- **Task item**
Repeat every line of the data exactly; the pictures stay out.

- **Provided material**
*** Begin section ***

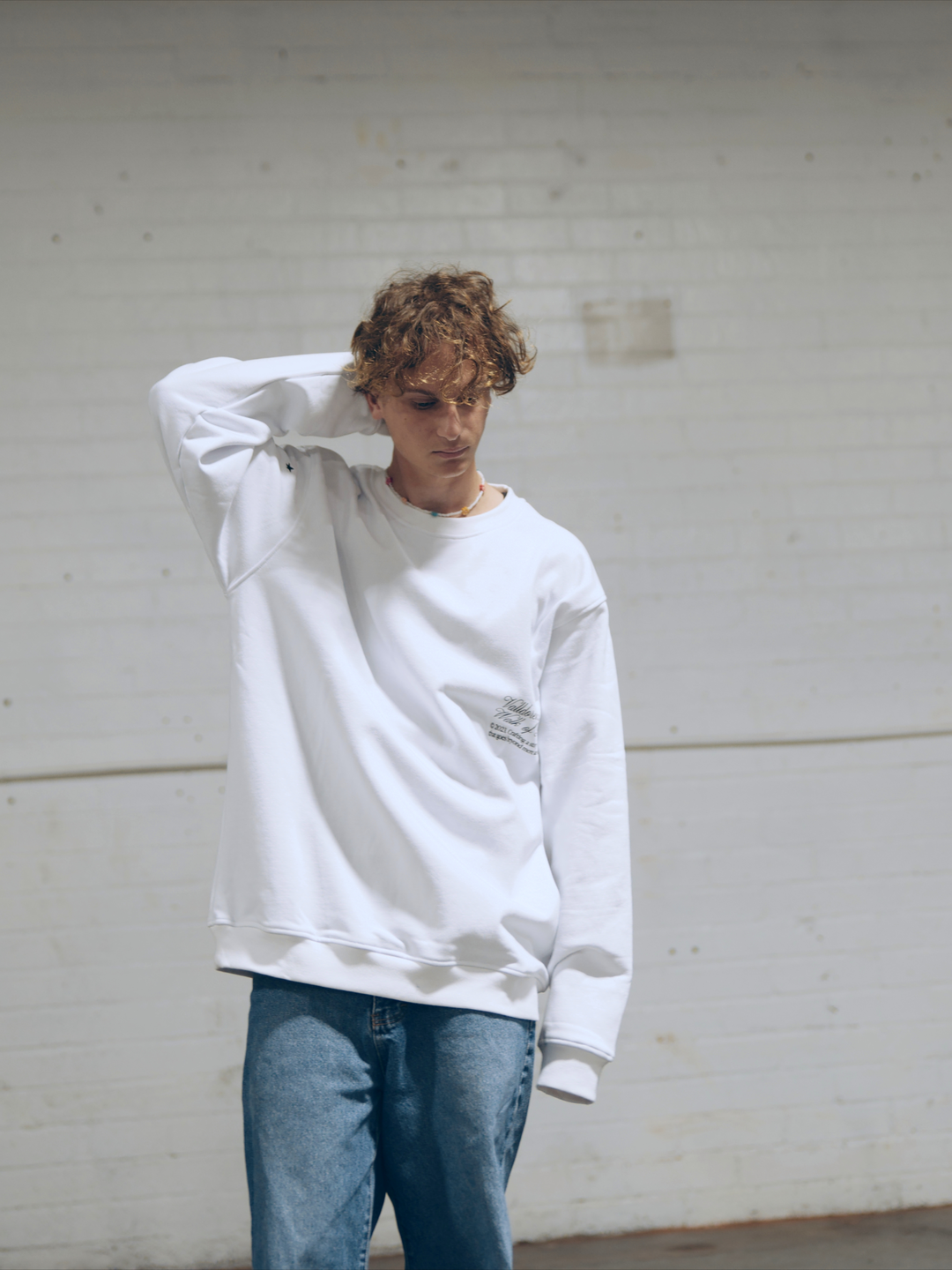 Male apparel model posing outside wearing a white long sleeve sweater.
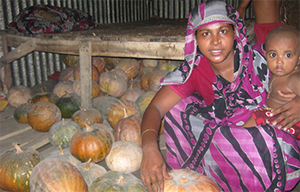 The ‘Queen of Sweet Gourd’ Piyara inside her house with her youngest child and her robust production of sweet gourd.
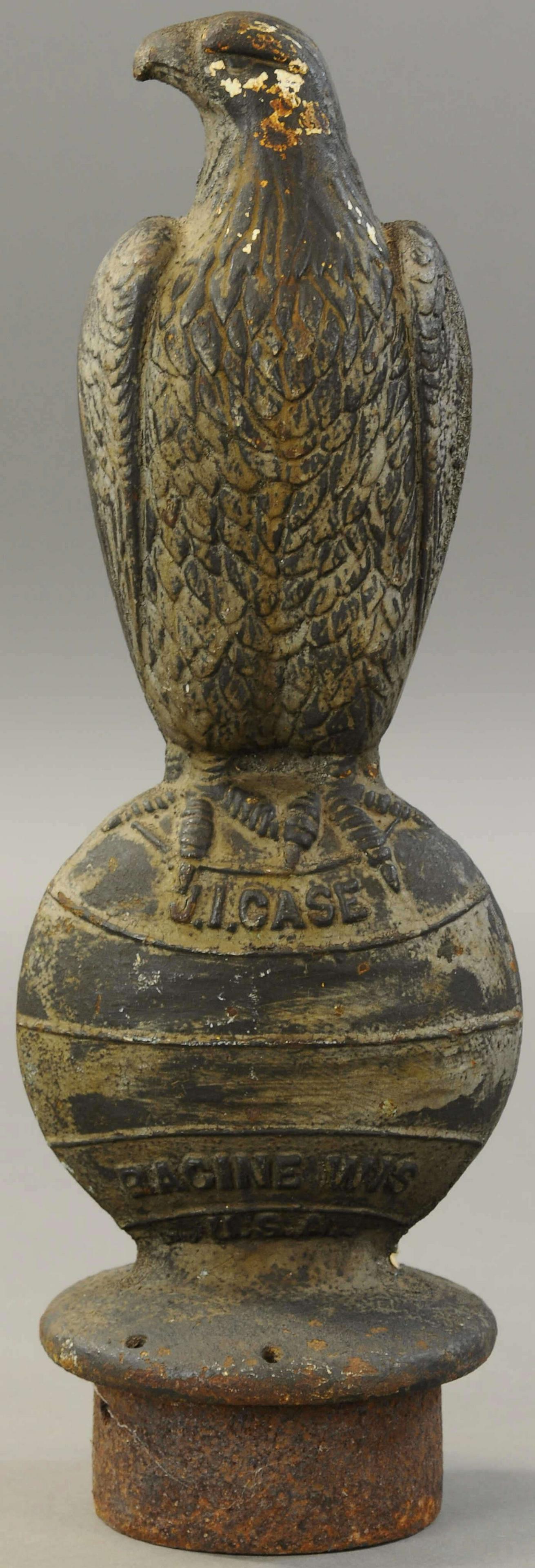 EARLY J.I. CASE EAGLE EMBLEM: 494. EARLY J.I. CASE EAGLE EMBLEM | Majestic eagle atop globe, advertising Case tractors. 19" h. | (VG Cond.) | $600 - $900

*** End section ***

- **Completed task**
 Male apparel model posing outside wearing a white long sleeve sweater.
 The ‘Queen of Sweet Gourd’ Piyara inside her house with her youngest child and her robust production of sweet gourd.
 EARLY J.I. CASE EAGLE EMBLEM: 494. EARLY J.I. CASE EAGLE EMBLEM | Majestic eagle atop globe, advertising Case tractors. 19" h. | (VG Cond.) | $600 - $900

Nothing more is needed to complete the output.